In addition, in the high-dimensional manifold analysis of the olfactory brain region, LF-denoising is the only high-fidelity denoising method that is not interfered with by the temporal signal after stimulation, restoring the distribution with no significant difference before stimulation.
Finally, LF-denoising preserved the causality of all neural signals in the original data and discovered new causal associations.
Author introduction
The core patents based on this series of achievements have been transferred by Tsinghua University, supporting more than 20 innovative life science research projects in different fields such as oncology, immunology, and brain science in domestic high-level research institutions such as Tsinghua University, Peking University, Beihang University, Beijing Normal University, the General Hospital of the People's Liberation Army, and Tongji Hospital, serving fields such as life science discovery, basic medicine, and biopharmaceuticals.
Assistant Professor Lu Zhi from the Department of Psychology and Cognitive Science at Tsinghua University and Ph.D. candidate Chen Wentao from the School of Future Information and Innovation at Fudan University are the co-first authors of this paper. Academician Dai Qionghai and Associate Professor Wu Jiamin from the Department of Automation at Tsinghua University are the co-corresponding authors of this paper. Sun Feihao, Fan Jiaqi, Li Xinyang, Fu Zhenqi, and Jin Manchang participated in and made important contributions.

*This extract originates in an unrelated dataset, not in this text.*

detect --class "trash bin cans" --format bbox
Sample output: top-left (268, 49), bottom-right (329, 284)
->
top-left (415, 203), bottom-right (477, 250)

This work was strongly supported by the National Natural Science Foundation of China, the Beijing Natural Science Foundation, the Key Research and Development Program of the Ministry of Science and Technology, the Tsinghua-Fuzhou Joint Data Technology Research Center, the National Postdoctoral Innovative Talents Support Program, the China Postdoctoral Science Foundation, the Tsinghua Shuimu Scholars Program, and the Tsinghua University - Peking University Joint Center for Life Sciences.
References:
1. Wu, J. et al. Iterative tomography with digital adaptive optics permits hour-long intravital observation of 3D subcellular dynamics at millisecond scale. Cell 184, 3318 - 3332.e17 (2021).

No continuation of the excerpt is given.